Mais la neige artificielle ne suffit pas à tout résoudre. Surtout dans les conditions qui touchent actuellement la région. La piste sur laquelle évoluent les athlètes à l'entraînement, du moins une partie, est indigne de la Coupe du monde. La neige, parfois ocre, parfois gorgée d'eau, est à certain passage mélangée à de la sciure, de la terre et des cailloux.
Quid des «petites nations», qui ne disposent pas de camion de fartage et ne trouveront pas nécessairement la solution pour glisser efficacement, si les épreuves sont maintenues? Pensons aux athlètes. Eux qui se préparent durant des mois et se retrouvent ici à Oberhof, pendant qu'à Antholz en Italie, les conditions sont parfaites comme souvent à cette période de l'année.
Malgré l'histoire qui entoure le lieu, malgré les souvenirs encore frais dans nos mémoires, nous sommes en droit de nous demander à quoi bon. A quoi bon persister, à quoi bon revenir d'année en année? Ces conditions difficiles, qui rendent l'étape si particulière et faisaient même autrefois son charme, nous ne voulons plus les revoir.
V Oberhofu zatím velký špatný. 😐
— Český biatlon (@ceskybiatlon) January 4, 2024
„Zhruba na 10 % trati je sníh bílý a zbytek je hodně špinavý, měkký, plný kamínků a štěpky,“ glosoval podmínky na středečním tréninku Jonáš Mareček.
Organizátory tu dnes a zítra čeká hodně práce.
📷 Petr Slavík pic.twitter.com/vSUXv8Hc6c
La télévision allemande (qui apporte les meilleures audiences) et les principaux sponsors (allemands eux aussi) regardent certainement les choses d'une manière différente. Et nous les comprenons. Eux souhaitent conserver deux étapes de Coupe du monde outre-Rhin chaque saison, dont celle d'Oberhof, qui attire les foules. Or le circuit mondial pourrait très bien faire escale à deux reprises à Ruhpolding, l'autre Mecque du biathlon. Certes, la ville bavaroise est située plus bas encore en altitude qu'Oberhof. Elle doit aussi faire face au manque de neige de temps à autre.

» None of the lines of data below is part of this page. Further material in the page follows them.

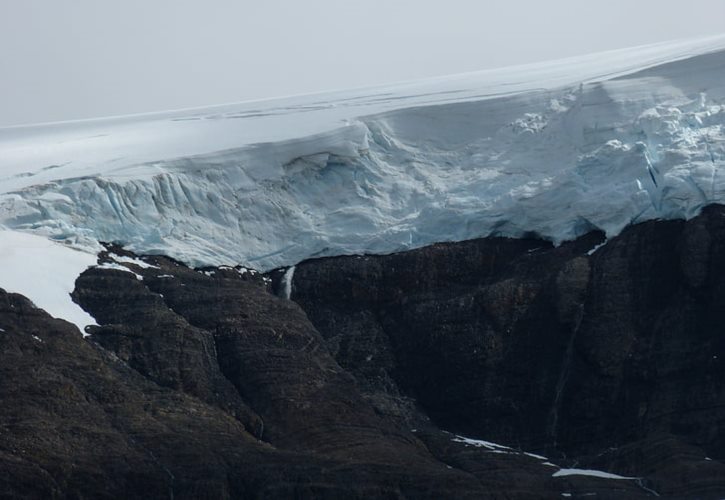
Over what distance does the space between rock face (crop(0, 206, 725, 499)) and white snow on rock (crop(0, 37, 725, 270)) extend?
579 mm

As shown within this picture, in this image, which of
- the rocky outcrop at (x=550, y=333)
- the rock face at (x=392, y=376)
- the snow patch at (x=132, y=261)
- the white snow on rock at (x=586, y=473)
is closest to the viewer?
the rock face at (x=392, y=376)

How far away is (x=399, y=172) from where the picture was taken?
36.8 meters

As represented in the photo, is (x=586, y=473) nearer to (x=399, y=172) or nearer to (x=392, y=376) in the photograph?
(x=392, y=376)

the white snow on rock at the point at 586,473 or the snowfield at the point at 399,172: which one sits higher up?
the snowfield at the point at 399,172

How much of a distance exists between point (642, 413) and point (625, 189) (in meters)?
4.79

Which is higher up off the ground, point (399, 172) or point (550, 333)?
point (399, 172)

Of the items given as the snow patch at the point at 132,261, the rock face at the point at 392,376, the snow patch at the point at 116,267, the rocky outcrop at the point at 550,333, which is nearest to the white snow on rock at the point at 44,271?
the snow patch at the point at 116,267

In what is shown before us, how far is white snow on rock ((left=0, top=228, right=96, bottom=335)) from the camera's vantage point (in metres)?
30.8

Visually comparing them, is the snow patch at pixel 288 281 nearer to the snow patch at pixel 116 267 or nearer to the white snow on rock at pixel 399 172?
the white snow on rock at pixel 399 172

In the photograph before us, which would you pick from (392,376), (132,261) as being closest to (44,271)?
(132,261)

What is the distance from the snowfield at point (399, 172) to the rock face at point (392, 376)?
23.9 inches

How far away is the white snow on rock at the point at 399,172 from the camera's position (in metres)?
34.2

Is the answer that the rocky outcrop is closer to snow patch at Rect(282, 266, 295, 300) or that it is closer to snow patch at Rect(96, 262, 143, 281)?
snow patch at Rect(282, 266, 295, 300)

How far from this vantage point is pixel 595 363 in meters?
32.8
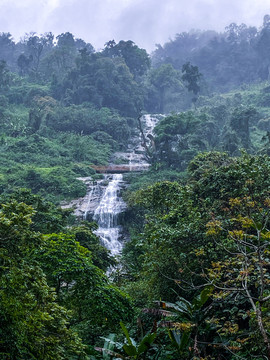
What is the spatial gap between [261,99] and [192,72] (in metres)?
10.8

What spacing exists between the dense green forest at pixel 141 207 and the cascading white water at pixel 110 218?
0.97m

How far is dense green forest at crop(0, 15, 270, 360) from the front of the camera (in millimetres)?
5523

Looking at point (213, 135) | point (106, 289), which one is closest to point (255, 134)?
point (213, 135)

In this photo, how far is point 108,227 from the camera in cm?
2672

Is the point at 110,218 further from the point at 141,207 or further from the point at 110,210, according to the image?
the point at 141,207

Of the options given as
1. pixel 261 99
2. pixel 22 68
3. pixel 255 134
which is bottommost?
pixel 255 134

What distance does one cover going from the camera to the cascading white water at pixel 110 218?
81.5ft

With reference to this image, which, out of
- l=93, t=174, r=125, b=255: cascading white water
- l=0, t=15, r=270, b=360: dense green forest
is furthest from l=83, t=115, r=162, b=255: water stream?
l=0, t=15, r=270, b=360: dense green forest

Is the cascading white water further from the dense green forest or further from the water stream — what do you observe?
the dense green forest

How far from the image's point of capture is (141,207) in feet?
85.1

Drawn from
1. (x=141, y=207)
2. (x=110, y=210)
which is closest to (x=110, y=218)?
(x=110, y=210)

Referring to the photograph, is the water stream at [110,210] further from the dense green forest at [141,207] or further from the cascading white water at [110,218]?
the dense green forest at [141,207]

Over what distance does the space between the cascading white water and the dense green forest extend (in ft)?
3.18

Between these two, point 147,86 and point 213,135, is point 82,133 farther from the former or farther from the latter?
Result: point 147,86
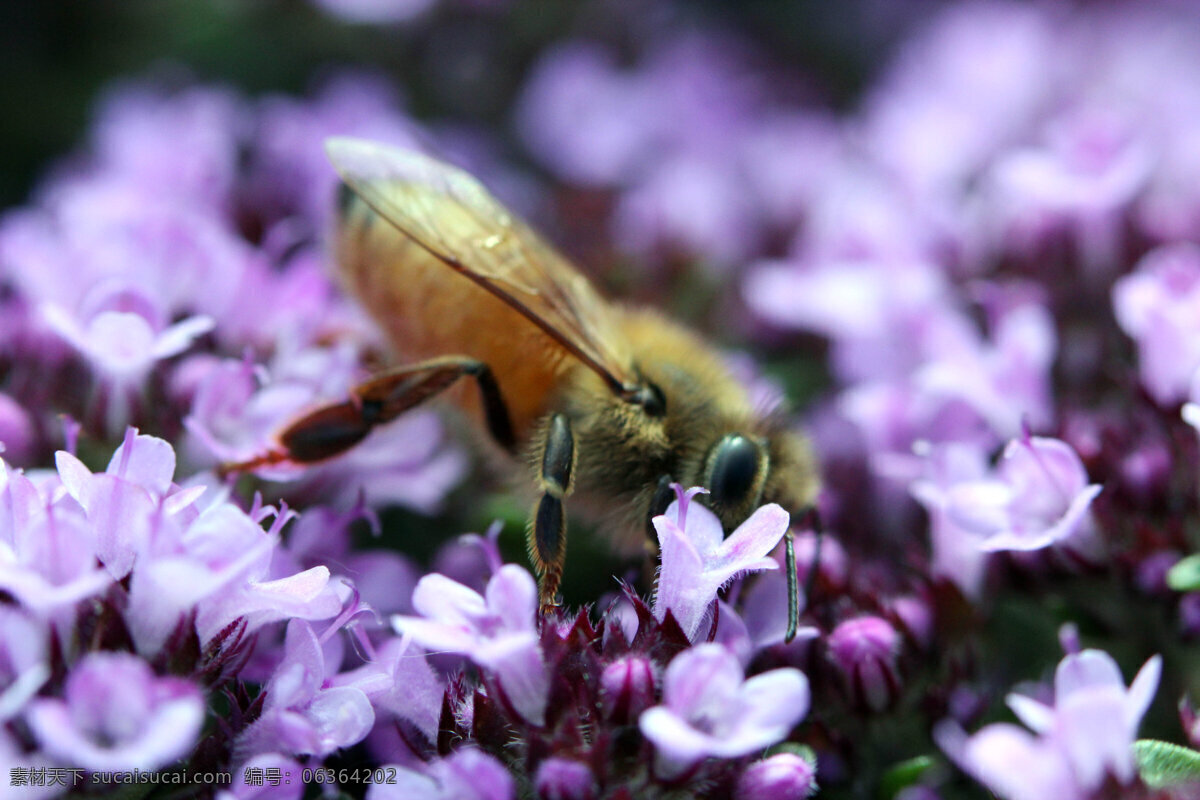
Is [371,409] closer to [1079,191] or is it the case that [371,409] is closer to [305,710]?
[305,710]

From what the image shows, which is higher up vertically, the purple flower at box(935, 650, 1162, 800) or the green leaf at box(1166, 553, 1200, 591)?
the purple flower at box(935, 650, 1162, 800)

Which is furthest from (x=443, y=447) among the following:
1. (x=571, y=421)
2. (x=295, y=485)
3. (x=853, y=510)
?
(x=853, y=510)

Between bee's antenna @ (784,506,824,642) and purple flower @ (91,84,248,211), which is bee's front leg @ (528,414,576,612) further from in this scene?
purple flower @ (91,84,248,211)

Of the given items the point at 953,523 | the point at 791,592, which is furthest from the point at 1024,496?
the point at 791,592

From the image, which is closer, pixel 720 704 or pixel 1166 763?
pixel 720 704

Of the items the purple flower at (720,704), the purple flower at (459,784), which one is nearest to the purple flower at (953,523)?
the purple flower at (720,704)

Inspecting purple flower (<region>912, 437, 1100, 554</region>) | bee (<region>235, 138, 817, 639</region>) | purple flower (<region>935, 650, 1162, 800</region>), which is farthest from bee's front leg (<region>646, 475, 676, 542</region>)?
purple flower (<region>935, 650, 1162, 800</region>)

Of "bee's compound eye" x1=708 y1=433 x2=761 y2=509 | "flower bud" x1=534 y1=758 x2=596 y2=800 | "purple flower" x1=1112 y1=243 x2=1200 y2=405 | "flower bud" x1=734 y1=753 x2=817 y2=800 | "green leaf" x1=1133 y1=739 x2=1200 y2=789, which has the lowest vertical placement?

Mais les conditions y sont globalement meilleures.
Retirer Oberhof du calendrier impacterait probablement les finances de l'Union internationale de biathlon (IBU), déjà affectée par la perte du marché russe, depuis le début de la Guerre en Ukraine. Il y aurait également des pertes au niveau local. Dans la région, le signal envoyé ne serait pas satisfaisant. D'autant que le complexe touristique d'Oberhof, développé à l'époque de la RDA, contient aussi une piste de luge artificielle et le célèbre tunnel à ski, long de près de deux kilomètres.
Sachant le coût des travaux pour rénover l'arène de biathlon en amont des Mondiaux (29,8 millions d’euros), le site ne devrait pas être rayé de la carte de sitôt.

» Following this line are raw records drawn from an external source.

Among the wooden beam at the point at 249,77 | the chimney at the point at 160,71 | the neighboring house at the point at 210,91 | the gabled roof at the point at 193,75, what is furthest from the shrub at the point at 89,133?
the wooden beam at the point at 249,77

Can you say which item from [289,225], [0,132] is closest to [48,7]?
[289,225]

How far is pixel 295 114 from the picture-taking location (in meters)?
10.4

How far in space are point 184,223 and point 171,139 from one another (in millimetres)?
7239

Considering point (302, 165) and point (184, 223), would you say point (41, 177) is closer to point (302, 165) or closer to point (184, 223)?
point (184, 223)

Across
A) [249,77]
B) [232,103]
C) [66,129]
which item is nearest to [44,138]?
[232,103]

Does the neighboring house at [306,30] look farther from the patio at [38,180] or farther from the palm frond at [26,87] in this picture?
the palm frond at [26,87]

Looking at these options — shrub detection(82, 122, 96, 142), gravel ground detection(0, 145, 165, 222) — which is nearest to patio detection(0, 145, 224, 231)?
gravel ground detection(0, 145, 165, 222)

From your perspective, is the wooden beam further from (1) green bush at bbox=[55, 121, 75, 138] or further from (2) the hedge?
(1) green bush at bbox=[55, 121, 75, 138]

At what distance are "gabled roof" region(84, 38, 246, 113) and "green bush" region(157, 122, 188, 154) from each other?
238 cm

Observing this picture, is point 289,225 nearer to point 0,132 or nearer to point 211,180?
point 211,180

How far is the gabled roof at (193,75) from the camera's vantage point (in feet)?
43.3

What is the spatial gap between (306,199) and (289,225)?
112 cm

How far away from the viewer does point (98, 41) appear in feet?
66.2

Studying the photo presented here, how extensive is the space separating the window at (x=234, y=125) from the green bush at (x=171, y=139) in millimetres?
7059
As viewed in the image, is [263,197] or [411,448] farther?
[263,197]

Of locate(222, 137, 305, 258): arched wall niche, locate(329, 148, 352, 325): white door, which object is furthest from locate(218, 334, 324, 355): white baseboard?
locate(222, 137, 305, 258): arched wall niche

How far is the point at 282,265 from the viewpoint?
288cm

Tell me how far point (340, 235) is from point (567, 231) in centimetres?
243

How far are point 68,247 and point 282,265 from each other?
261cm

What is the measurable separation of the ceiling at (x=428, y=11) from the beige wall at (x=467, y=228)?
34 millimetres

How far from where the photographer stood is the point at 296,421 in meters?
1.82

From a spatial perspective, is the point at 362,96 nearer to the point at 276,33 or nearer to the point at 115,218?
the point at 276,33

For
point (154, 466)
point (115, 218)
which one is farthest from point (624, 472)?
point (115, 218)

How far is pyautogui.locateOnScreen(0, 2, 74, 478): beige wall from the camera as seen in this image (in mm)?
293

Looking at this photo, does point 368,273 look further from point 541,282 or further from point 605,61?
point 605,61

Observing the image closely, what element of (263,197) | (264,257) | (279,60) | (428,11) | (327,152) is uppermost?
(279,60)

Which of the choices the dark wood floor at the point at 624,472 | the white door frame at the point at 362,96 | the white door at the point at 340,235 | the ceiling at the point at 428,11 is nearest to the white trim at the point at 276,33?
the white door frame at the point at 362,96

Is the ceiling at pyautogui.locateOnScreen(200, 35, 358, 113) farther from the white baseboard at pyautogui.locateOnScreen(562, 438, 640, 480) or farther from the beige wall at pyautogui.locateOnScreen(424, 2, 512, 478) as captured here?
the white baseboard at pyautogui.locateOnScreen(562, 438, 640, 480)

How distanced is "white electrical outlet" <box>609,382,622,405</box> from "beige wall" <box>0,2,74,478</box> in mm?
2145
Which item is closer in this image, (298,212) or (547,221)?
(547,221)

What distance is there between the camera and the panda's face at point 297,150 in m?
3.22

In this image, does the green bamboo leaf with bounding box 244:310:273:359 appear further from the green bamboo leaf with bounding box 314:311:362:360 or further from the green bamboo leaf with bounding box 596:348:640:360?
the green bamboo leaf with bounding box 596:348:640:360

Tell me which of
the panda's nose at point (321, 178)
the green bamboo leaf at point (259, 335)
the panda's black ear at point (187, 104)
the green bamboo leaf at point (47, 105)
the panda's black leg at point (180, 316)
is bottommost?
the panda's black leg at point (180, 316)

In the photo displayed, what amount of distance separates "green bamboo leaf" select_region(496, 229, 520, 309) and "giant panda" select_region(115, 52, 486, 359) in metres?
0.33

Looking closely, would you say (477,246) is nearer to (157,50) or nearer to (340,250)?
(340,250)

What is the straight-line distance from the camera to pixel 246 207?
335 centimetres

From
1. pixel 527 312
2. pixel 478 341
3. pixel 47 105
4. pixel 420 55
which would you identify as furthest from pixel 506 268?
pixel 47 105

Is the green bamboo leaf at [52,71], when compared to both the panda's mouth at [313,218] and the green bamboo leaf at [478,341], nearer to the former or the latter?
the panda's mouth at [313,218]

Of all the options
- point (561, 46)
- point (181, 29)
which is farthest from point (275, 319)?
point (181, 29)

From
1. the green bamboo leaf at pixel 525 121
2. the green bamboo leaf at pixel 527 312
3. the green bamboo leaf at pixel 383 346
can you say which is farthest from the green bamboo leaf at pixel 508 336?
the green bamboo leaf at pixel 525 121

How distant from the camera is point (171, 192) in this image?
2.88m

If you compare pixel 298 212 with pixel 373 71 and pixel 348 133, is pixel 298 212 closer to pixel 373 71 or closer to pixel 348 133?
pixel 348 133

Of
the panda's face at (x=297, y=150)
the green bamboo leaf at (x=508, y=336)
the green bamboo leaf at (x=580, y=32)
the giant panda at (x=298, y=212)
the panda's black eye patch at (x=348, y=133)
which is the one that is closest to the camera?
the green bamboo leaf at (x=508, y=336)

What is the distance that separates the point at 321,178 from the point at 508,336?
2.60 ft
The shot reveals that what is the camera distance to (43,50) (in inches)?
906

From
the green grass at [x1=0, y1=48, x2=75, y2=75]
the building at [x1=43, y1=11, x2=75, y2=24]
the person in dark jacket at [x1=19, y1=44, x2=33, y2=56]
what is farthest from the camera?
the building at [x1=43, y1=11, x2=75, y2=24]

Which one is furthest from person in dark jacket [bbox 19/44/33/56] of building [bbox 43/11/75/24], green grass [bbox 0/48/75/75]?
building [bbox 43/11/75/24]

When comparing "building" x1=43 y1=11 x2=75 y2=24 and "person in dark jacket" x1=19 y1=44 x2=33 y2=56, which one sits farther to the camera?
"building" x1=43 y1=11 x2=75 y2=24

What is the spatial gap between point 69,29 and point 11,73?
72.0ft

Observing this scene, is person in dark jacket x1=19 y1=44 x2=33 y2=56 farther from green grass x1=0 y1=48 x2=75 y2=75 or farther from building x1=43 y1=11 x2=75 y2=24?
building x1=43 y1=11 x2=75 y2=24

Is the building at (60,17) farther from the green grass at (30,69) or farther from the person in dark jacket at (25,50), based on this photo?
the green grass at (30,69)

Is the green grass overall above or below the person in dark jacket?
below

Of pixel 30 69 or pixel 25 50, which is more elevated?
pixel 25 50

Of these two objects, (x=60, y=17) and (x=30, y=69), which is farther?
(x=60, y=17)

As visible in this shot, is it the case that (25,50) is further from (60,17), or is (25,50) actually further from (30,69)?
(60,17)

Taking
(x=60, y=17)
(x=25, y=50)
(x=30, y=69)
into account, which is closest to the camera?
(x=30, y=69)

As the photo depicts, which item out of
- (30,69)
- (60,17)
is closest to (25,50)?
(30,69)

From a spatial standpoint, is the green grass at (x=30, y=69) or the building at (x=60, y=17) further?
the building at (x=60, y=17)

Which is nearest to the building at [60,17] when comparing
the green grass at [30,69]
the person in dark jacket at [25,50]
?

L'IBU serait néanmoins bien inspirée de revoir sa programmation à l'avenir. Peut-être est-il temps de favoriser les étapes en altitude (Antholz, Lenzerheide, Hochfilzen) et celles en Scandinavie (Holmenkollen, Östersund, Kontiolahti), quitte à y rester plus longtemps. Peut-être faudrait-il gagner en flexibilité, et se rendre à Oberhof à une autre période, ou uniquement lorsque la neige est au rendez-vous.

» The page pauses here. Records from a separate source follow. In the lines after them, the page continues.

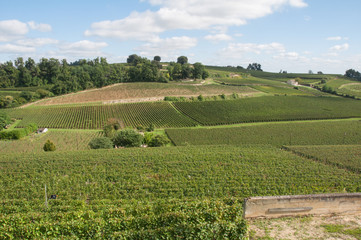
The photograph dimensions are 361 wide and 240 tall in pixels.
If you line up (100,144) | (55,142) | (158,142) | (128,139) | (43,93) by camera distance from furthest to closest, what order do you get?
(43,93), (55,142), (158,142), (128,139), (100,144)

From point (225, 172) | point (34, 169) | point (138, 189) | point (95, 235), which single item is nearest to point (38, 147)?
point (34, 169)

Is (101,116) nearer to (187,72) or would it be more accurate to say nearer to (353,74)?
(187,72)

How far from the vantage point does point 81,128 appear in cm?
5472

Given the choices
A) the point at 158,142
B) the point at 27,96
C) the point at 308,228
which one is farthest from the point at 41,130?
the point at 308,228

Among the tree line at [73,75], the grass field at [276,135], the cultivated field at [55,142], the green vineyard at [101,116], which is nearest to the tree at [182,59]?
the tree line at [73,75]

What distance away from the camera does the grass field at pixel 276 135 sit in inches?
1772

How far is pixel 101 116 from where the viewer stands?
205 ft

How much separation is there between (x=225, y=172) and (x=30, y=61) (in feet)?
362

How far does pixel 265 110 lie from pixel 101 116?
4317cm

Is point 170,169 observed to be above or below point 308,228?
below

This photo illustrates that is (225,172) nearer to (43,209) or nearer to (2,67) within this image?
(43,209)

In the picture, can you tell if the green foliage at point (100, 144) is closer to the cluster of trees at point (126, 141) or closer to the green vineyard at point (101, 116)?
the cluster of trees at point (126, 141)

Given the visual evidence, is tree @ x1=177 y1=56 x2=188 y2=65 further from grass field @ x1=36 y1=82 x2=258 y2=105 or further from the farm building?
the farm building

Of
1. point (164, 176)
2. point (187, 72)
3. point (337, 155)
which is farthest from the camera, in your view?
point (187, 72)
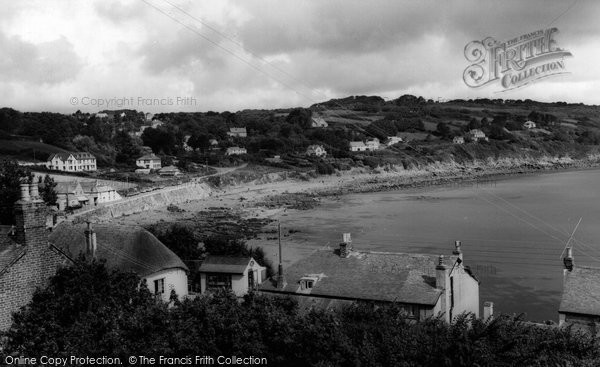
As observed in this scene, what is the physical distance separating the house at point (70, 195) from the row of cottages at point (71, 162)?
112 feet

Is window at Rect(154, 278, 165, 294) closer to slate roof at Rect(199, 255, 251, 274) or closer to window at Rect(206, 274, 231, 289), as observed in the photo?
slate roof at Rect(199, 255, 251, 274)

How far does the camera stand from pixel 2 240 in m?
14.3

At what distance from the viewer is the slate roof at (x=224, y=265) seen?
28188 millimetres

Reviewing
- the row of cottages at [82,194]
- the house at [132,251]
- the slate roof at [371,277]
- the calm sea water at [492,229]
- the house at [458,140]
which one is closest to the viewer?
the slate roof at [371,277]

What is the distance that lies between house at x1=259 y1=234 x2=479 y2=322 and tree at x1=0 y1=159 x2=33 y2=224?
74.2ft

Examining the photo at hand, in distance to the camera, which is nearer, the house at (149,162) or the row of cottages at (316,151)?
the house at (149,162)

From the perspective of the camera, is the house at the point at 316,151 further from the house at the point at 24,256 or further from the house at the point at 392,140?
the house at the point at 24,256

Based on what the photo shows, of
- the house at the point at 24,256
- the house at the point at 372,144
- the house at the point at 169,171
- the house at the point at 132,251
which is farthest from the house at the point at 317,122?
the house at the point at 24,256

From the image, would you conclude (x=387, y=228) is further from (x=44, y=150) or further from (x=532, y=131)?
(x=532, y=131)

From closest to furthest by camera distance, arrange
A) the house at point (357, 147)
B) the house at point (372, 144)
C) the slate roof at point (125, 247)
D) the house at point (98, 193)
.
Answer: the slate roof at point (125, 247) → the house at point (98, 193) → the house at point (357, 147) → the house at point (372, 144)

How many years of spreading artificial snow (produced in a giant fridge) on soaked ground do @biathlonworld need to follow his environmental engagements?
— Martin Fourcade (@martinfkde) January 3, 2024
Perhaps time to choose a venue who fits with our era. #oberhof https://t.co/5yqSZvujwO
La Thuringe, surnommée le «coeur vert de l'Allemagne», n'a plus rien de blanc. La situation nous prouve une fois de plus que le ski en moyenne montagne - là où l'on pratique volontiers les disciplines nordiques - est appelé à disparaître. Comme ces stations à basse altitude qui se réinventent, le biathlon doit évoluer. Qu'il s'adapte à son temps avant qu'un jour, le ski-roues ne devienne possiblement la norme.